System suitability: Reference solution (b):
— peak-to-valley ratio: minimum 3.0, where Hp = height above the baseline of the peak due to impurity D and Hv = height above the baseline of the lowest point of the curve separating this peak from the peak due to hexylresorcinol.

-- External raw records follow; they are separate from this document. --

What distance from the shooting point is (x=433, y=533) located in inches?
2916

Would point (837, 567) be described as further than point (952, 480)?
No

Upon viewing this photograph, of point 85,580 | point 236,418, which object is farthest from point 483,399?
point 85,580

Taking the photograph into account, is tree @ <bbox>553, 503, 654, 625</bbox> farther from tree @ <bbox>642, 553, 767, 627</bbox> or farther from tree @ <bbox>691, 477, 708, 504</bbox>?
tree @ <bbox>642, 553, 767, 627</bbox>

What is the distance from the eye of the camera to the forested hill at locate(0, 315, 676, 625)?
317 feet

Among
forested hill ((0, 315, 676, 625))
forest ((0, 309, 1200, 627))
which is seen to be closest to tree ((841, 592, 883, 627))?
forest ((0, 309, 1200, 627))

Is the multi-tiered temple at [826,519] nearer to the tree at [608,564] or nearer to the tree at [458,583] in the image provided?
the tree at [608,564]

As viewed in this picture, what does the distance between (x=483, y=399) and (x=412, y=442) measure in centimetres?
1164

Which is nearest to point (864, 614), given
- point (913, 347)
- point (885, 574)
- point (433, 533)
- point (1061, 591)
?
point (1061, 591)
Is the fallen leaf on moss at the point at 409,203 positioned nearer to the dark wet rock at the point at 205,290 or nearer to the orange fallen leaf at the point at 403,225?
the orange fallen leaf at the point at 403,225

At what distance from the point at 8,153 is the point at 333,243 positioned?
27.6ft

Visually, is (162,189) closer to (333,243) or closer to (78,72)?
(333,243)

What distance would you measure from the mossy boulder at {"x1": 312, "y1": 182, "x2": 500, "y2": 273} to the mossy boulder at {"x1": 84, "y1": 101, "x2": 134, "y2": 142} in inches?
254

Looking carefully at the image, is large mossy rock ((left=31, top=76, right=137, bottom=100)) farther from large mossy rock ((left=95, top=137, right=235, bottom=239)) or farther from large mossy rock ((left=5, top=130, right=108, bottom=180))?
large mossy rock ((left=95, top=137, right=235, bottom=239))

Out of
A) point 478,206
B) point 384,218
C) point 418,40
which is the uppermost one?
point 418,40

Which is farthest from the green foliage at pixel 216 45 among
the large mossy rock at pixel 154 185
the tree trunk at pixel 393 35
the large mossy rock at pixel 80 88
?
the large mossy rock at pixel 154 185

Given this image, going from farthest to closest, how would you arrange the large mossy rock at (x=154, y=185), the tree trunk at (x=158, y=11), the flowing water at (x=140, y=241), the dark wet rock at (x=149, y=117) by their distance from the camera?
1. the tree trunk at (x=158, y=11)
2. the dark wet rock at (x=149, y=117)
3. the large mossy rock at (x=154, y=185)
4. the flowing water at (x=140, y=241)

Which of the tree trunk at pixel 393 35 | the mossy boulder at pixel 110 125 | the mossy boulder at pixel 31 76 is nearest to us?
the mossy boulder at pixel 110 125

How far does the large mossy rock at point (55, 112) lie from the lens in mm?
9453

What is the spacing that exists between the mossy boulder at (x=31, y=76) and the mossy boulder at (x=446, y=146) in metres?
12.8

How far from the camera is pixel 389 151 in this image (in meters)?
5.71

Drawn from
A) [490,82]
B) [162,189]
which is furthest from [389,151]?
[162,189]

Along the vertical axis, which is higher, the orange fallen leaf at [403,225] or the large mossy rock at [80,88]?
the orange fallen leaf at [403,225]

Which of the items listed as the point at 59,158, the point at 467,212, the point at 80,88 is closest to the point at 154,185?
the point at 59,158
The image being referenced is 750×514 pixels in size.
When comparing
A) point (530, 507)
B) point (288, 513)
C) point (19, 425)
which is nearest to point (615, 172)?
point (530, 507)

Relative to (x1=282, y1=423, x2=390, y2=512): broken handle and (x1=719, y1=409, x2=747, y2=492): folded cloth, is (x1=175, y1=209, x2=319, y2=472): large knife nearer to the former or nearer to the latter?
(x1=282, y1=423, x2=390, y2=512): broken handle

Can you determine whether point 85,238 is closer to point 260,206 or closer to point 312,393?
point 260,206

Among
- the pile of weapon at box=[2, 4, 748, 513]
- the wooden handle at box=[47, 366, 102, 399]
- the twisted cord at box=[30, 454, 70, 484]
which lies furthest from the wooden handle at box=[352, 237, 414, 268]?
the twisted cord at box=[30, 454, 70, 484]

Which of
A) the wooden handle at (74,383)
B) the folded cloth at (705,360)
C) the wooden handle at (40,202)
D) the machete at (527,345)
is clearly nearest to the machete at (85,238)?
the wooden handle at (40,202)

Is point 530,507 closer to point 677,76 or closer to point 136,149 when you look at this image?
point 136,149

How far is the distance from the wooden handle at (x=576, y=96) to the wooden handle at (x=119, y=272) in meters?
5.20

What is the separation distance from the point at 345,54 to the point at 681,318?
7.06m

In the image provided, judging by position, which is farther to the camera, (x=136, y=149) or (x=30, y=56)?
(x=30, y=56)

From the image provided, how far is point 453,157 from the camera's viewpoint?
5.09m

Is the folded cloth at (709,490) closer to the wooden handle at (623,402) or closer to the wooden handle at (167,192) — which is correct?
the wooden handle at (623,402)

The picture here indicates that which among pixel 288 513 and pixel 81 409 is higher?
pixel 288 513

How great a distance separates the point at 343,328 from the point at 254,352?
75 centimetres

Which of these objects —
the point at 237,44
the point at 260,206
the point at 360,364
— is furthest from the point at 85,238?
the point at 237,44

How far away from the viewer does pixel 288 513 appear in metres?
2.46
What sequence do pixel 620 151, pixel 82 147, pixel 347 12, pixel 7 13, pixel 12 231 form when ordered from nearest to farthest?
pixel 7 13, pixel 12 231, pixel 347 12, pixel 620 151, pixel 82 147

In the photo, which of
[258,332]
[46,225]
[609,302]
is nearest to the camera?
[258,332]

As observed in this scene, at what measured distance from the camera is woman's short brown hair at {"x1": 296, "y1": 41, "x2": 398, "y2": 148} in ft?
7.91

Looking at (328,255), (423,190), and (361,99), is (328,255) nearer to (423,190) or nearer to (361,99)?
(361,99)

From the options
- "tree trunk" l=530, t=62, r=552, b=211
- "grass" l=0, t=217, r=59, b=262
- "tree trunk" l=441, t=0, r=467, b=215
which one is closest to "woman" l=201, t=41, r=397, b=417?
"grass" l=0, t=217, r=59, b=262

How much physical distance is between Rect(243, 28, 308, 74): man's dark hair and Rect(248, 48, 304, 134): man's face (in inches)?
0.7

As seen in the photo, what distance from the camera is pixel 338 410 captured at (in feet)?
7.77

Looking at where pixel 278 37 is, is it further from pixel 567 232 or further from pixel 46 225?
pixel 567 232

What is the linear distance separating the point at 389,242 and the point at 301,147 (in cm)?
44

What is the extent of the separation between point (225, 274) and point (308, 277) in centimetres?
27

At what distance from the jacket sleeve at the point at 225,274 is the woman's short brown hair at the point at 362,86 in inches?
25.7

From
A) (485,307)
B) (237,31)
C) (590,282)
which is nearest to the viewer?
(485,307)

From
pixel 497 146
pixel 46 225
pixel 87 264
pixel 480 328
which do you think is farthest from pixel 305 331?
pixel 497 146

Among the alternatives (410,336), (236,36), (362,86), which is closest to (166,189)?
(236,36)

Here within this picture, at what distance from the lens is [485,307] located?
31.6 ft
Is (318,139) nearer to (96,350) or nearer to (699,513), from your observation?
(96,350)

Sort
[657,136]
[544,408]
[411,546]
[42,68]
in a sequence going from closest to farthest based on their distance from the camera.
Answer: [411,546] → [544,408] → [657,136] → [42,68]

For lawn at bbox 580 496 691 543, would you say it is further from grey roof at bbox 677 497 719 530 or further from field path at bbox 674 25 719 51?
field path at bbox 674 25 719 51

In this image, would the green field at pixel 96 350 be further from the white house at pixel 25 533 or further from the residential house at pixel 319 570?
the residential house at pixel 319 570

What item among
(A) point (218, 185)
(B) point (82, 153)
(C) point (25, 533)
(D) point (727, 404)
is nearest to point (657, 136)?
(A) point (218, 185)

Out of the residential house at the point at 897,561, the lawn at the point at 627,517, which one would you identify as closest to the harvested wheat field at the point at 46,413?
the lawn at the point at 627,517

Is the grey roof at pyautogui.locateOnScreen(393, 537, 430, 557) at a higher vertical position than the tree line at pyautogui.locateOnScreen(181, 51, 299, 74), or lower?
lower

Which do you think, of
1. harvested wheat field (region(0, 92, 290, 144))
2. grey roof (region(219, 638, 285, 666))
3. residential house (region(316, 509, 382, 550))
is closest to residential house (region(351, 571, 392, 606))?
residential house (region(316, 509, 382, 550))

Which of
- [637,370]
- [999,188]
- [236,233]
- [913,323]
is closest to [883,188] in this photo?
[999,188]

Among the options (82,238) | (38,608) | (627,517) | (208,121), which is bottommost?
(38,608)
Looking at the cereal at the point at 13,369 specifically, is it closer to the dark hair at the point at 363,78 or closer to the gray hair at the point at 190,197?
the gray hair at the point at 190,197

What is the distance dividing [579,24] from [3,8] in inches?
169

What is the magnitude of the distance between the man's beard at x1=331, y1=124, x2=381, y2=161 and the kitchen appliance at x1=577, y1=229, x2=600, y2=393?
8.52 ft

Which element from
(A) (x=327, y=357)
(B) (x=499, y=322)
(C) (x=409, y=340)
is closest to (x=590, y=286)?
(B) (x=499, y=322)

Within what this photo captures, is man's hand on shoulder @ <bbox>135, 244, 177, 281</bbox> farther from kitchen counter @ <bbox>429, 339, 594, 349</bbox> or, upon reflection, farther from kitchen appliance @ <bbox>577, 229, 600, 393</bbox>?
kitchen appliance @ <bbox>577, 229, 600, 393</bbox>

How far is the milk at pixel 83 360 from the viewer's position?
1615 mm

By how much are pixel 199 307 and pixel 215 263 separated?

Calculation of percentage contents:
— correction factor: multiply the peak area of impurity D by 0.3;
— for each impurity, use the concentration of hexylresorcinol in reference solution (a).
Limits:
— impurities C, D: for each impurity, maximum 0.2 per cent;
— unspecified impurities: for each impurity, maximum 0.10 per cent;
— total: maximum 0.5 per cent;
— reporting threshold: 0.05 per cent.
Water (2.5.12)
Maximum 0.5 per cent, determined on 1.00 g.
Sulfated ash (2.4.14)
Maximum 0.1 per cent, determined on 1.0 g.
ASSAY
Dissolve 0.100 g in 10 mL of methanol R in a ground-glass-stoppered flask, add 30.0 mL of 0.0167 M potassium bromate and 2 g of potassium bromide R. Shake to dissolve the substance and add 15 mL of dilute sulfuric acid R. Stopper the flask, shake and allow to stand in the dark for 15 min, stirring continuously. Add 5 mL of methylene chloride R and a solution of 1 g of potassium iodide R in 10 mL of water R, allow to stand in the dark for 15 min, stirring continuously. Titrate with 0.1 M sodium thiosulfate, using 1 mL of starch solution R, shaking thoroughly. Carry out a blank titration under the
same conditions.
1 mL of 0.0167 M potassium bromate is equivalent to 4.857 mg of C12H18O2.
STORAGE
In an airtight container, protected from light.
IMPURITIES
Specified impurities C, D.
Other detectable impurities (the following substances would, if present at a sufficient level, be detected by one or other of the tests in the monograph. They are limited by the general acceptance criterion for other/unspecified impurities and/or by the general monograph Substances for pharmaceutical use (2034). It is therefore not necessary to identify these impurities for demonstration of compliance. See also 5.10. Control of impurities in substances for pharmaceutical use) A, B.
A. phenol,
B. benzene-1,3-diol (resorcinol),
C. 4-pentylbenzene-1,3-diol,
D. 1-(2,4-dihydroxyphenyl)hexan-1-one.